▶ **Requests**:
a) Answer these questions from the LF2XT passage, one answer per line, marked the same way:
(i) How long is the optional Auto-Off feature?
(ii) At what frequency were the LF2XT samples measured?
(iii) Around what frequency did the earlier LF3XT run?
b) Repeat the part of the LF2XT passage between "Basically, you will" and "same scale below)", inclusive.

▶ **Passage provided**:
....................

Also, BabyDoc informs me that the optional 3-minute Auto-Off feature is incompatible with the ODP - due to circuit limitations, turning on the Auto-Off feature toggles the ODP off. The Auto-Off feature may be useful to you if you are worried about accidental activation - but I think locking out the head for EDC carry is a much better idea. If you do use the Auto-Off, keep in mind the lack of ODP._

Pulse-Width-Modulation (PWM)

Like all continuously-variable lights, the LF2XT uses PWM to create its lower output modes. As usual for LiteFlux, the PWM is at a sufficiently high frequency as to be undetectable by the naked eye. :thumbsup: I measured my LF2XT samples at a frequency of 1.92 kHz (i.e. 1920 cycles per second), at all output levels including Max.

*LF2XT*





Basically, you will only be able to detect this level of PWM if you shine the light at a very rapidly moving fan (and even then, the effect is subtle). Note that this frequency is slower than the earlier LF3XT, which was around 7.8 kHz (sound card oscilloscope trace shown at the same scale below)

....................

▶ **Rows**:
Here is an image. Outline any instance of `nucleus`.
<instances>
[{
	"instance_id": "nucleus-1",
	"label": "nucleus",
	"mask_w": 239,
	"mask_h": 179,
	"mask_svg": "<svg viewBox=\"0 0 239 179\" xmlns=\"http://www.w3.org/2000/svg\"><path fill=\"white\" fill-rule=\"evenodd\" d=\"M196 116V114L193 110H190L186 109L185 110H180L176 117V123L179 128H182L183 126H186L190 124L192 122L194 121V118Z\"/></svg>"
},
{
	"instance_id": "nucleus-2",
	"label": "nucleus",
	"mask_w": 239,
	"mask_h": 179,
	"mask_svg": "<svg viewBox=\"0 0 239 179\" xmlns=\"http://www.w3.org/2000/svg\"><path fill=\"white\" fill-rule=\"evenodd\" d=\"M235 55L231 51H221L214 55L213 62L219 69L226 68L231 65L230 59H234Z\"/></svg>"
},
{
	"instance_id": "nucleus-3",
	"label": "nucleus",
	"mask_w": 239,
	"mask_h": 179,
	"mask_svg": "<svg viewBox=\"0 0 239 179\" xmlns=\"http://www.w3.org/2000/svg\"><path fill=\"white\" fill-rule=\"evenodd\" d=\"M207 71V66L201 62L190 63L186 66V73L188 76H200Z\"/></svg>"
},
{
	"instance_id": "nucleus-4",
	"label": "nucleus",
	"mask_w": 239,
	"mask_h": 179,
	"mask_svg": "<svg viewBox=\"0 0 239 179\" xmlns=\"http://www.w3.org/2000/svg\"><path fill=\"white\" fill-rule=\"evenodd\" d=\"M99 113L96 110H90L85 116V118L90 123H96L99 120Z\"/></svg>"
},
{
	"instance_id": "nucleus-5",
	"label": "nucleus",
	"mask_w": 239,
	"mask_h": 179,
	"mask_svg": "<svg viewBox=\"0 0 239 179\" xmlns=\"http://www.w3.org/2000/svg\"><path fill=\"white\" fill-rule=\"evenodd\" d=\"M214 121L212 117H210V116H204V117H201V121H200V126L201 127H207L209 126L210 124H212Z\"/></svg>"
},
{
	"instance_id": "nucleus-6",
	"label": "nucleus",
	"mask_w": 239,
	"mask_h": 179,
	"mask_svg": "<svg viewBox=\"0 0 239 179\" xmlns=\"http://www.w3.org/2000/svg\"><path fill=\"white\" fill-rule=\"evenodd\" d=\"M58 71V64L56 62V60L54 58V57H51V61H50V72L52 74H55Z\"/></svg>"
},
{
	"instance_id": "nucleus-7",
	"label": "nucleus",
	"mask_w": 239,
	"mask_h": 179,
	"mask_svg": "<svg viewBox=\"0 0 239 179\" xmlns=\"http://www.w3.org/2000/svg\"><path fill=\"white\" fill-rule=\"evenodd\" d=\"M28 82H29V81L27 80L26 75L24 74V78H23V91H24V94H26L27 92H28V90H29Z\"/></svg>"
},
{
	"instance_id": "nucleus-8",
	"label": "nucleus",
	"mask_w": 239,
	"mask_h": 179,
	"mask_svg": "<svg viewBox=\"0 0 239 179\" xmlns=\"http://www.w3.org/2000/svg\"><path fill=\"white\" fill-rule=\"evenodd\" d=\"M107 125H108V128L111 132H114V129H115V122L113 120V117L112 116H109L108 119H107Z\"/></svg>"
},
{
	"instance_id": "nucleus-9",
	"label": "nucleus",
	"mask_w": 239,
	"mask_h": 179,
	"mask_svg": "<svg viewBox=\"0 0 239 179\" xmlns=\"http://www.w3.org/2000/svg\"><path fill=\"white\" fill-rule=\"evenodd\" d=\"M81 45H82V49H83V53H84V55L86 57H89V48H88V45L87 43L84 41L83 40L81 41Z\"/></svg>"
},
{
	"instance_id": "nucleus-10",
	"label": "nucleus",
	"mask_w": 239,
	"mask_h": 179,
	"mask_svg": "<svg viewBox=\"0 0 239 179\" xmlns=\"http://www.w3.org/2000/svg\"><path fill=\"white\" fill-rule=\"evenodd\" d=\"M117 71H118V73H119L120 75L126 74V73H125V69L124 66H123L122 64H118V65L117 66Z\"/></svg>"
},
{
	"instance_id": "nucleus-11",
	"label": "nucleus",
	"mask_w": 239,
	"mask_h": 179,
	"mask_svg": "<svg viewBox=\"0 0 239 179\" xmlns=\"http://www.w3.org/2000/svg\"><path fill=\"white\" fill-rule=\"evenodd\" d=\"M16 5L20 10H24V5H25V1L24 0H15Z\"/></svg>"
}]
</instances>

....................

▶ **Answers for this exercise**:
a)
(i) 3 minutes
(ii) 1.92 kHz (1920 cycles per second)
(iii) Around 7.8 kHz

b)
Basically, you will only be able to detect this level of PWM if you shine the light at a very rapidly moving fan (and even then, the effect is subtle). Note that this frequency is slower than the earlier LF3XT, which was around 7.8 kHz (sound card oscilloscope trace shown at the same scale below)